## Task goal:
From the line containing "genus: Connochaetes" to the end of the data, retype every line exactly and nothing else. Drop the pictures.

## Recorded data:
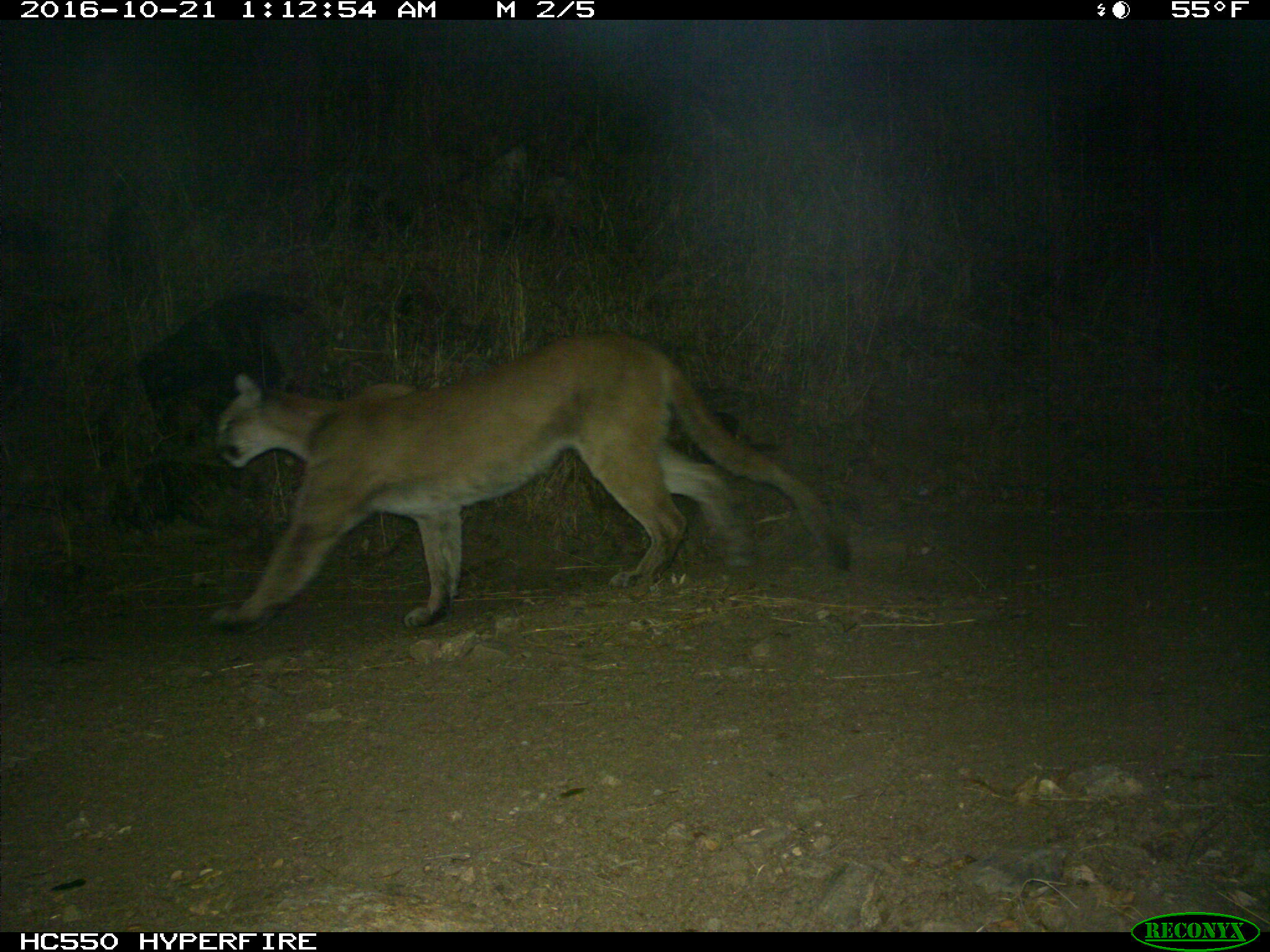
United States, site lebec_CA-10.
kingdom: Animalia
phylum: Chordata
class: Mammalia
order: Carnivora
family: Felidae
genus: Puma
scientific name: Puma concolor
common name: mountain lion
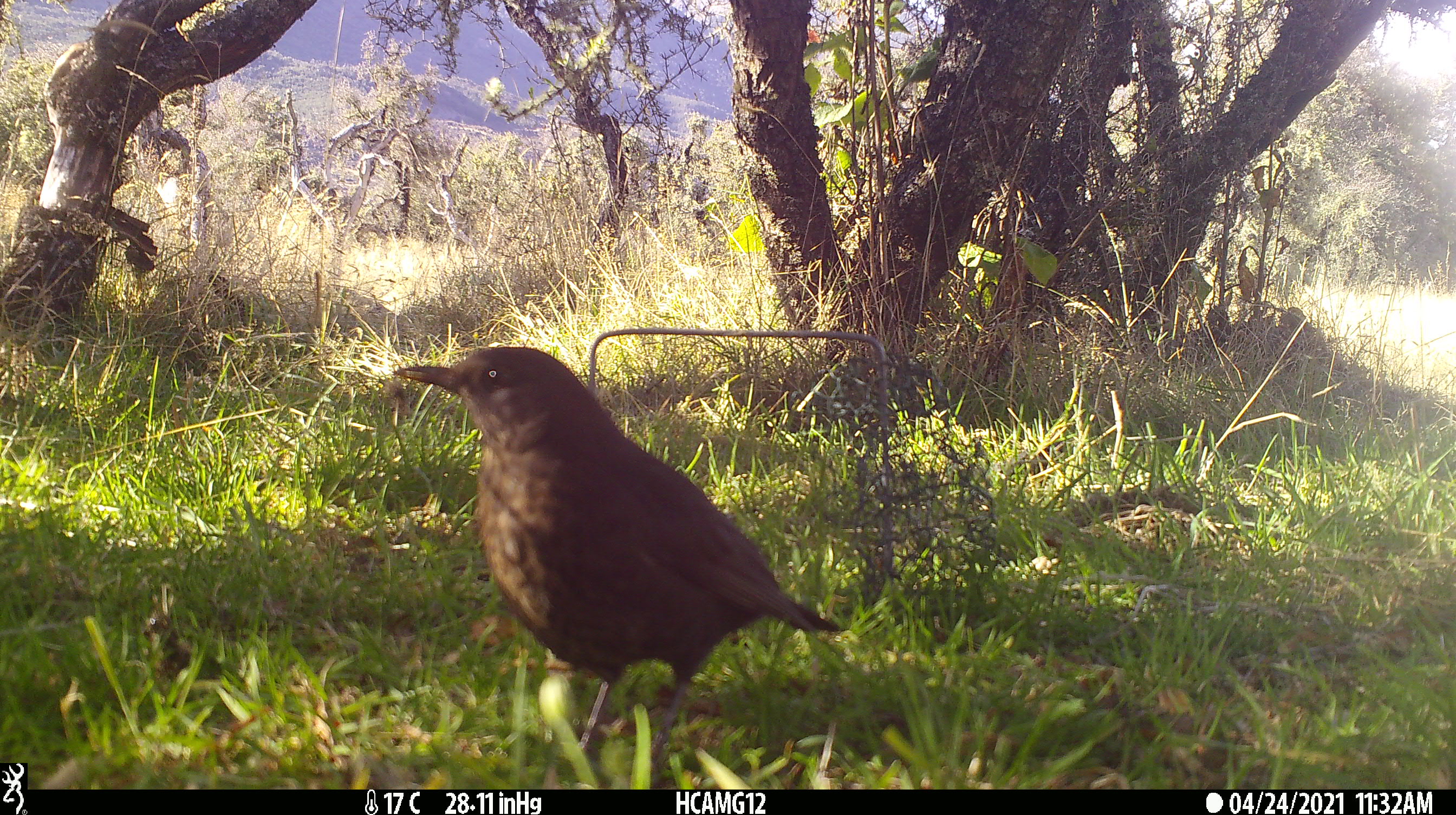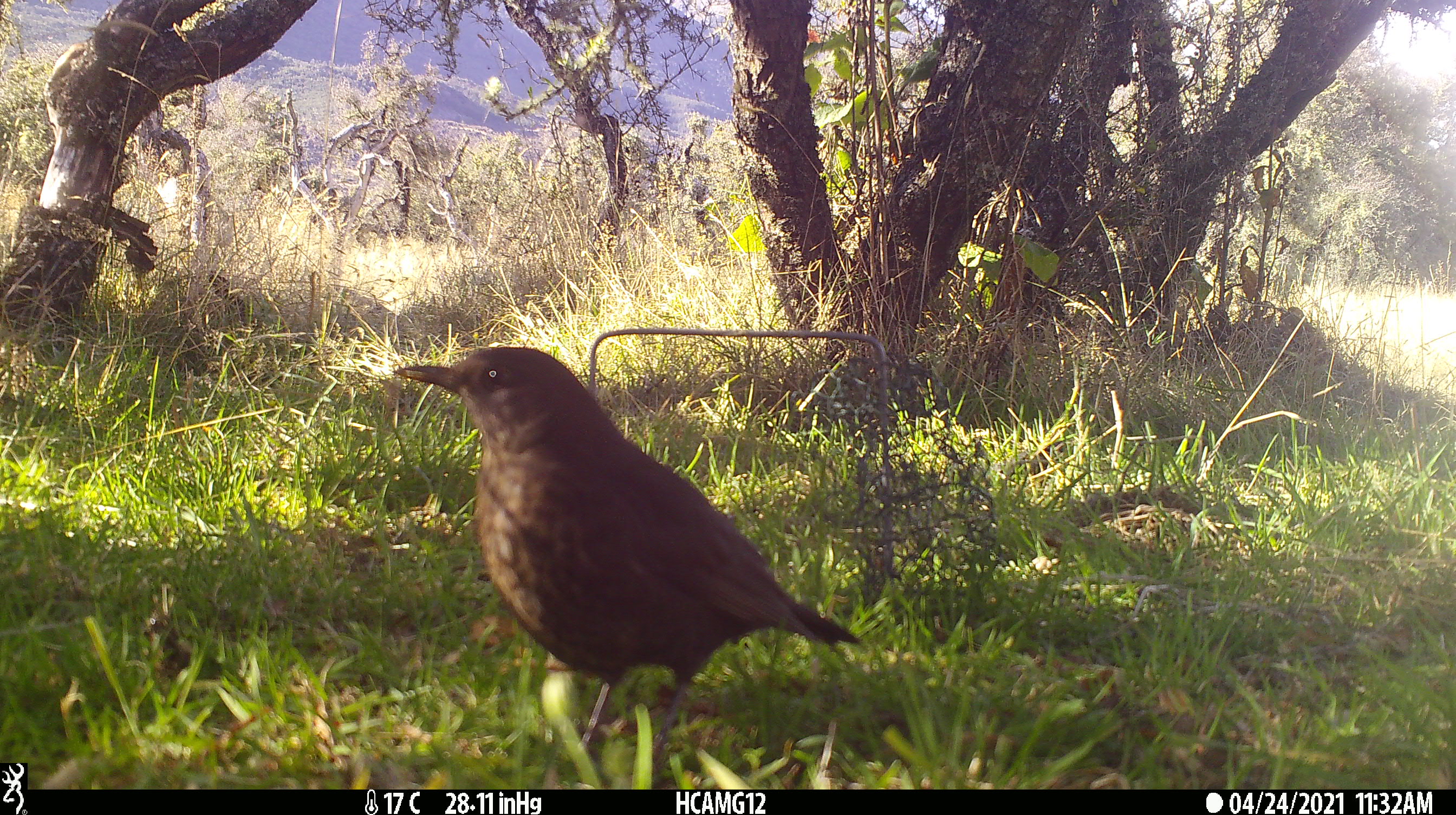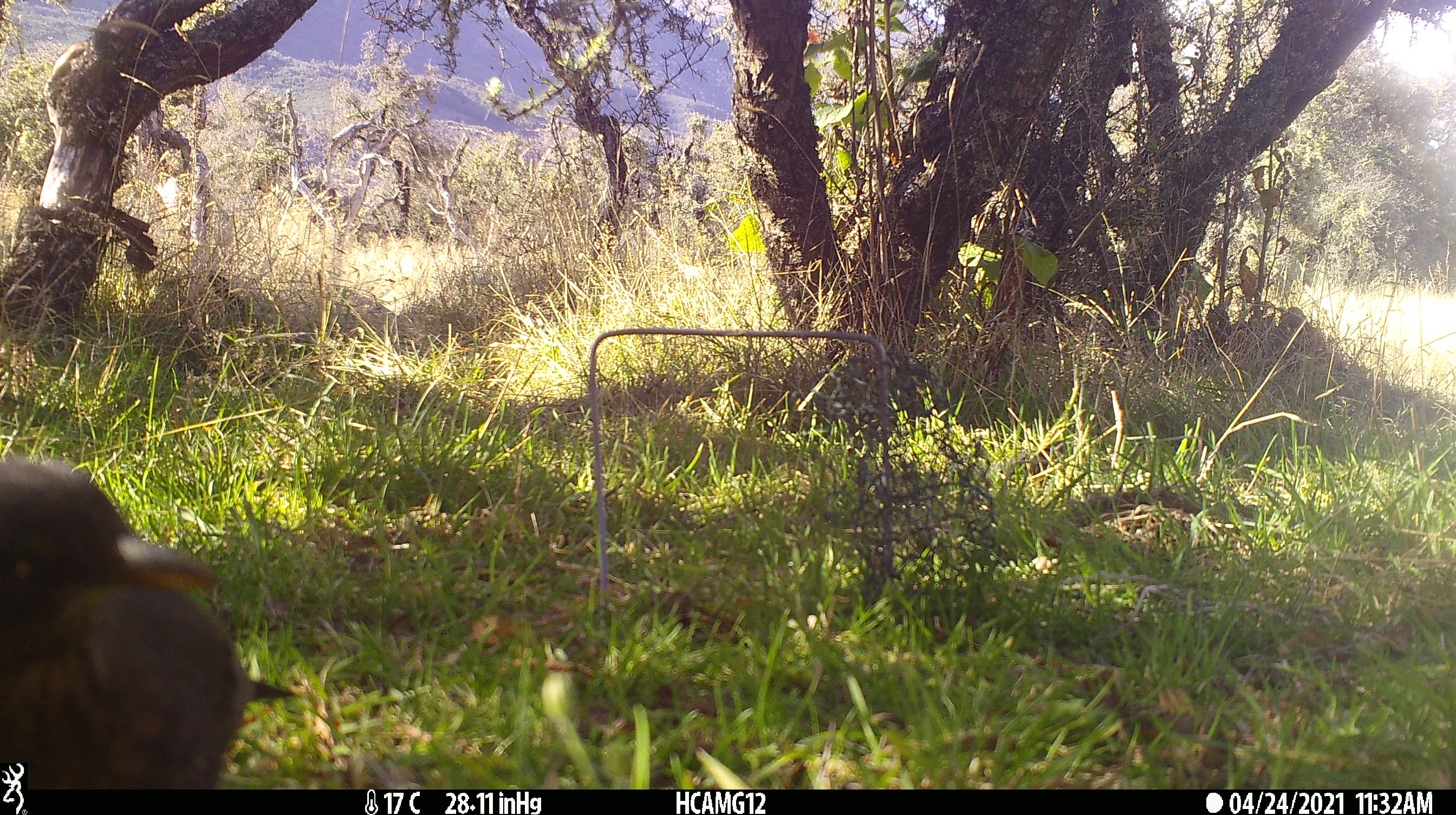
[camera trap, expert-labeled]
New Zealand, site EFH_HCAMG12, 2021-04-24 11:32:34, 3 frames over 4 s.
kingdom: Animalia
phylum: Chordata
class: Aves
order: Passeriformes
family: Turdidae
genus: Turdus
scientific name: Turdus merula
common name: eurasian blackbird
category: blackbird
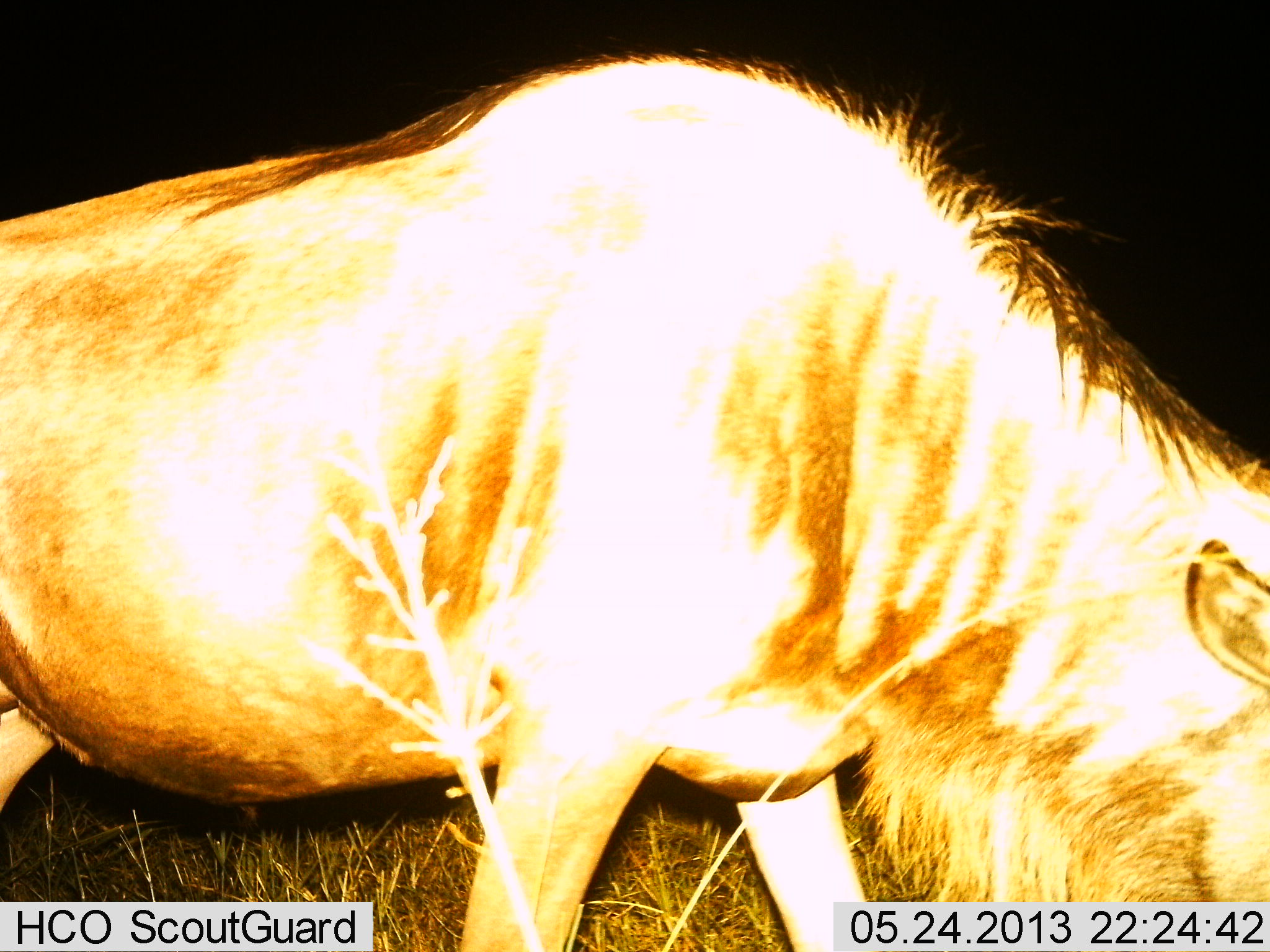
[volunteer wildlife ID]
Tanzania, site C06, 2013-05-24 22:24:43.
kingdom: Animalia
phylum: Chordata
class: Mammalia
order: Artiodactyla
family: Bovidae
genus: Connochaetes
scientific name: Connochaetes taurinus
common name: blue wildebeest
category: wildebeest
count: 1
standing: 20%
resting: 0%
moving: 30%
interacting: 0%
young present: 0%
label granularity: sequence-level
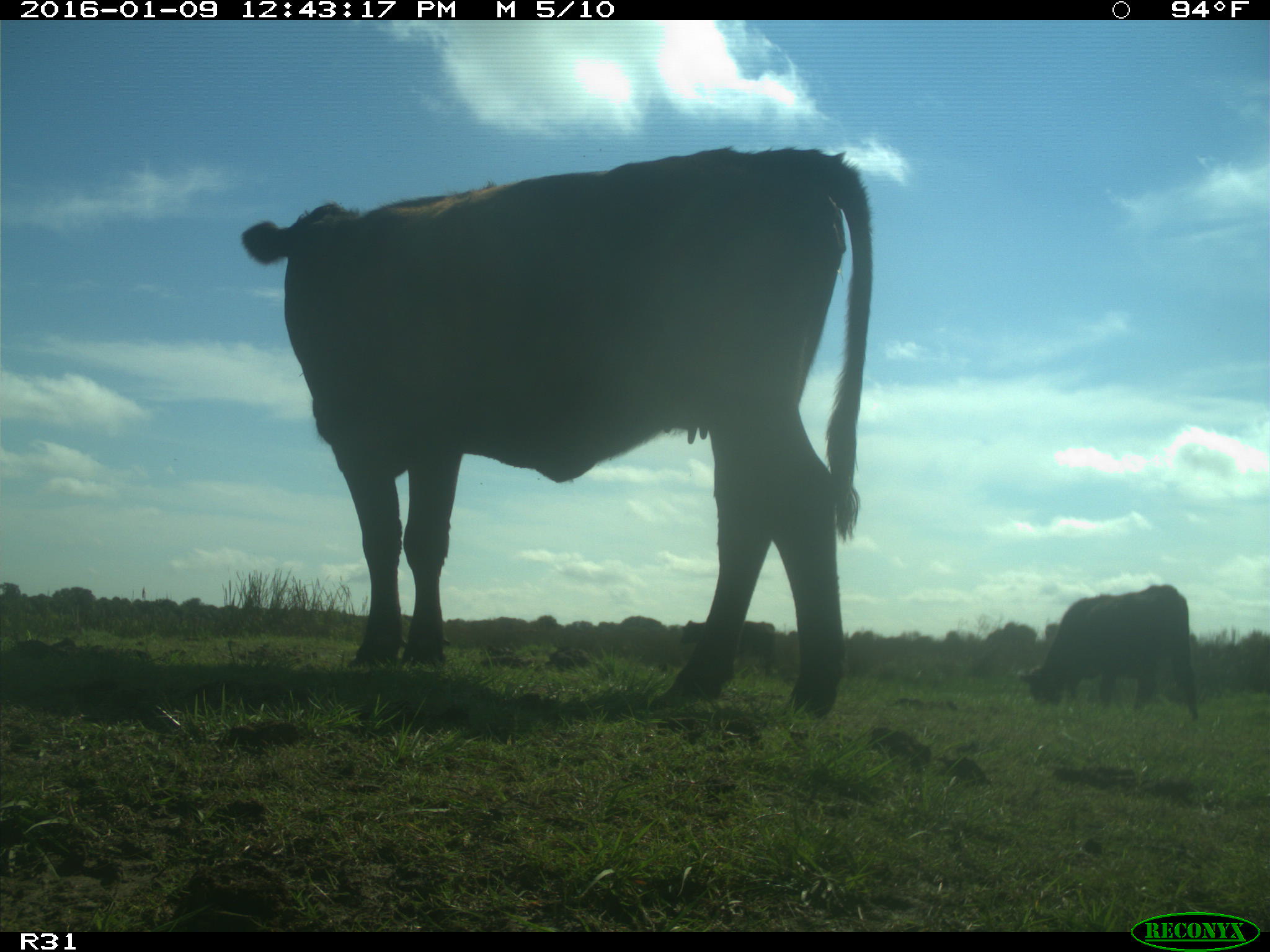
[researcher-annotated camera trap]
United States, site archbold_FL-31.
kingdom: Animalia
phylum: Chordata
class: Mammalia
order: Artiodactyla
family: Bovidae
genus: Bos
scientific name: Bos taurus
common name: domestic cow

## Answer box:
genus: Connochaetes
scientific name: Connochaetes taurinus
common name: blue wildebeest
category: wildebeest
count: 1
standing: 20%
resting: 0%
moving: 30%
interacting: 0%
young present: 0%
label granularity: sequence-level
[researcher-annotated camera trap]
United States, site archbold_FL-31.
kingdom: Animalia
phylum: Chordata
class: Mammalia
order: Artiodactyla
family: Bovidae
genus: Bos
scientific name: Bos taurus
common name: domestic cow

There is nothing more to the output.